Lucca, Eylül 2009 |
Cuma günü uçağımız Pisa havaalanına indiğinde puslu ve serin bir hava ile karşılaştık. Yol uzun değil, yarım saat bilemedin 40 dakika. Yağmur yağdı yağacak derken eski şehrin kulelerini gördüğümüzde bulutlar aralandı güneş açtı. San Donato kapısından içeri girerken Lucca aynen bıraktığım gibi güzel ve zarif çehresiyle karşıladı bizi.
1987 yılında " UNESCO dünya mirasları" listesine eklenen eski şehirde gezinmeye başlayalım, ilkönce Lucca'nın simgesi surlar...
Lucca'nın tarihi surları
İtalya'da tamamıyla surlar ile çevrili olan tek şehir Lucca şehridir. 1504 yılında Alessandro Farnese tarafından şehre giriş çıkışları kontrol altına almak ve düşman saldırılarından korunmak için yapımına başlanan şehir duvarları 1645 yılında tamamlanabilmiş. Surlarda yer alan şehir giriş kapıları San Donato, Santa Maria ve San Pietro'ya ilaveten Fransız işgali sırasında Napoleon'un kız kardeşi Elisa'ya atfen yeni bir kapı, Porta Elisa kapısı açılmış. Daha sonra San jacabo ve Sant'Anna kapıları da ilave edilerek surların üstüne yüzlerce ağaç dikilmiş.

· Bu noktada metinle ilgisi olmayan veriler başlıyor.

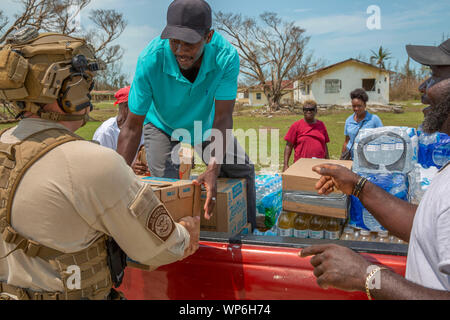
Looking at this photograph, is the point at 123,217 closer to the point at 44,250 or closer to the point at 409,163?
the point at 44,250

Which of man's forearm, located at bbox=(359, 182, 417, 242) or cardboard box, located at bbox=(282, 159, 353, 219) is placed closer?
man's forearm, located at bbox=(359, 182, 417, 242)

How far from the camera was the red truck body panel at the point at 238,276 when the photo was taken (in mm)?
1872

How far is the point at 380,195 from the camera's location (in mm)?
1986

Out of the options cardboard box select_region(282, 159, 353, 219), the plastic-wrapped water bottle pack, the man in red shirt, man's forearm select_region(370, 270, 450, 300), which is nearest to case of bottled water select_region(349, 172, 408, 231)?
cardboard box select_region(282, 159, 353, 219)

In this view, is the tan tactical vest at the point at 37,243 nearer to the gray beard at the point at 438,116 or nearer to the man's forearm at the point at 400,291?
the man's forearm at the point at 400,291

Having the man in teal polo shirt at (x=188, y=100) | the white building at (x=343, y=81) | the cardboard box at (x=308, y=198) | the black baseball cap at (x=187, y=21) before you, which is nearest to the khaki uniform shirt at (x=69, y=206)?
the man in teal polo shirt at (x=188, y=100)

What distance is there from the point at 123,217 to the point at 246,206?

Lucca surlarında hayat var, yürüyenler ve bisiklete binenler gözümden kaçmıyor. Duvarların hemen dibinden başlayan çim alanın yanı sıra bitkilerle güzelleştirilmiş upuzun bir yürüyüş yolu mevcut.
Düşman saldırılarına karşı şehri korumak için inşa edilse de toplam uzunluğu 4 kilometreyi bulan Lucca surları hiç bir zaman bir saldırıya maruz kalmamış.
Porta San Donato |
Porta S.Maria |
Chiesa di San Michele in Foro - San Michele Bazilikası
Eski şehrin merkezinde San Michele meydanında bulunan bu görkemli kilise Lucca'nın sembollerinden biri. Günün her saati kalabalık olan meydanın ortasında şöyle bir durup 360 derece döndüğünüzde İtalya'nın en iyi korunmuş tarihi şehirlerinden birinde olduğunuzu en iyi şekilde idrak ediyorsunuz.
San Michele kilisesi Papa II Alexander tarafından 1071 yılında yapımına başlanmış. Romalılar zamanında burada şehir forum'u bulunuyormuş. Kilisenin yapımı yaklaşık yüz yıl sürmüş, binanın tepesindeki bronz anıt aziz San Michele'yi tasvir ediyor. Çan kulesi ile bir bütünlük gösteren kilise binasının iç mimarisi San Martino katedralinin yanında oldukça sönük kalıyor. Diğer yandan San Michele kilisesi ise özellikle mermer ön cephesinin zarif detayları ile güzel ve dikkat çekici.
Cattedrale di San Martino - San Martino katedrali
Lucca San Martino katedrali orijinal olarak 6.yüzyılda San Frediano tarafından aziz San Martino'ya atfen yapılmış. Yüzyıllar sonra Papa Alexander II tarafından yenileme çalışmaları yapılan katedral büyük oranda baştan yaratılmış. Pisa katedralinde de çalışan heykeltıraş ve mimar Guidetto di Como katedralin ön cephesini çalışmış.
Katedralin yapımında önemli oranda mermer kullanılmış; beyaz, yeşil ve kırmızı mermerler. Tamamen bitirilmesi 15.yüzyılı bulmuş, tavanlar, sütunlar ve tüm sanatsal detayları düşünecek olursak buna şaşırmamak gerek. Lucca katedrali bana İspanya'daki Leon katedralini anımsattı. Ancak Leon katedralinde vitraylar ön plandaydı, burada ise tavan freskleriyle birlikte dış cephedeki ince işçilik çok güzel.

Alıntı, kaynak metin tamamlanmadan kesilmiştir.